[Begin Supplied passage]
Celebrity is a fact of political life, in fact, it is a vital part of modern politics, and politicians should do much more to be effective as celebrities. That seemed to be the conclusion of our panel debate where journalists, politicos and a psychotherapist embraced a world where the Cheeky Girls are more recognised than Gordon Brown. They also seemed positively enthusastic about the way the Internet is making celebrities of us all.
Former New Labour apparatchik-turned-psychotherapist Derek Draper was the most completely enamoured with the idea of celebrity as politics. He dismissed Tony Blair as a ‘fantasist’ but said that someone like Gordon Brown has to sell himself as a personality. The key is to make sure that your celebrity image is based on reality rather than the psychological equivalent of a dodgy dossier. So Gordon has to show us that he is dull and intelligent – and that might be just what we want from a Prime Minister. But why is the modern voter hooked by celebrity rather than policy? Derek thinks it’s down to our repressed cave man heritage.
Draper says that we all want to live in the kind of communities we enjoyed in our tribal past but our 21st century lifestyle can only be lived in a virtual village made up of celebrity friends. We can never get to know all the policies but we can get to know politicians as characters: “If you believe in people power than you have to believe in the celebritisation of politics”.
[End Supplied passage]
[Begin Provided material]
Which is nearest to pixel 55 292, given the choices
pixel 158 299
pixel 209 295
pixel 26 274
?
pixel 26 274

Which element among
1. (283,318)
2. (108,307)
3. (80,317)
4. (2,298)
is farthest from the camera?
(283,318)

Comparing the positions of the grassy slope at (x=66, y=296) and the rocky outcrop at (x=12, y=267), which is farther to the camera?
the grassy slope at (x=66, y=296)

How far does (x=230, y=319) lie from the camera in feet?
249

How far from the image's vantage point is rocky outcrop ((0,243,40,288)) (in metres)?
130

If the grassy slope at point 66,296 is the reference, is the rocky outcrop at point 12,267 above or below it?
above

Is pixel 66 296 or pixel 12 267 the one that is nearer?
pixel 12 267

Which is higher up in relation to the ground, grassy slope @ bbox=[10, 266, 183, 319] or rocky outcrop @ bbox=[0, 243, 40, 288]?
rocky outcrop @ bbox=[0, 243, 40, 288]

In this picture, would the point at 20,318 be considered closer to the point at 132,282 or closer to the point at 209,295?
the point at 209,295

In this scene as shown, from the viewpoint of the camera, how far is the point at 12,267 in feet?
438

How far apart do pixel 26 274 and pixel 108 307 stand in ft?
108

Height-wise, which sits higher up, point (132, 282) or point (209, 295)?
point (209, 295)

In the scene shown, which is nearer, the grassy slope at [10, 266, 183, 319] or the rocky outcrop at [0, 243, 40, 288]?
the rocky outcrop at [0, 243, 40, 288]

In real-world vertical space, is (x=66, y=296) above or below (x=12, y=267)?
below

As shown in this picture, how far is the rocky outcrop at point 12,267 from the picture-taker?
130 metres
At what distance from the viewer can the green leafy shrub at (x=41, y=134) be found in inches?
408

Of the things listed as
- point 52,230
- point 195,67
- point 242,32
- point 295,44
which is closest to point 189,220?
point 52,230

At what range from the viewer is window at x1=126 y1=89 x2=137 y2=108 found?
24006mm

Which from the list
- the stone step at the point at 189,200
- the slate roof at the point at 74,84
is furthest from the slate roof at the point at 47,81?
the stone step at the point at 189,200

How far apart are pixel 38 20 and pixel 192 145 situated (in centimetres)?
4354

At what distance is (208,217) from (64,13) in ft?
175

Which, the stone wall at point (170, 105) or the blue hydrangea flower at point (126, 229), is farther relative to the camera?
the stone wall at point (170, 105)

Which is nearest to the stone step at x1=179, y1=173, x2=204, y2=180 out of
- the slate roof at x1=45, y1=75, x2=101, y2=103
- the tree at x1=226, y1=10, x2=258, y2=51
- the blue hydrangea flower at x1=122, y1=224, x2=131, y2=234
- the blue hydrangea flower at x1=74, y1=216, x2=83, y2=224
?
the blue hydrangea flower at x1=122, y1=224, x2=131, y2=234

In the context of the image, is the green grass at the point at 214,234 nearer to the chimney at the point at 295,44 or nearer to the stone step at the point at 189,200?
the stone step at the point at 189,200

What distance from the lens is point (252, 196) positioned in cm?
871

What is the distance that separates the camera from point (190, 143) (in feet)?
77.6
[End Provided material]
▶ [Problems to solve]:
(a) Summarize the celebrity politics passage in two sentences.
(b) According to the celebrity politics passage, what did Derek Draper call Tony Blair?
(c) Repeat the wording of the celebrity politics passage, starting at "Celebrity is a" and ending at "celebrities of us all.".
These lines have no connection to the celebrity politics passage.

▶ [Correct answers]:
(a) A panel debate concluded that celebrity is a vital part of modern politics and that politicians should do much more to be effective as celebrities. Derek Draper argued that Gordon Brown must sell himself as a personality based on reality, because voters, longing for the tribal communities of their past, can get to know politicians as characters even if they cannot know all the policies.

(b) He called him a "fantasist."

(c)
Celebrity is a fact of political life, in fact, it is a vital part of modern politics, and politicians should do much more to be effective as celebrities. That seemed to be the conclusion of our panel debate where journalists, politicos and a psychotherapist embraced a world where the Cheeky Girls are more recognised than Gordon Brown. They also seemed positively enthusastic about the way the Internet is making celebrities of us all.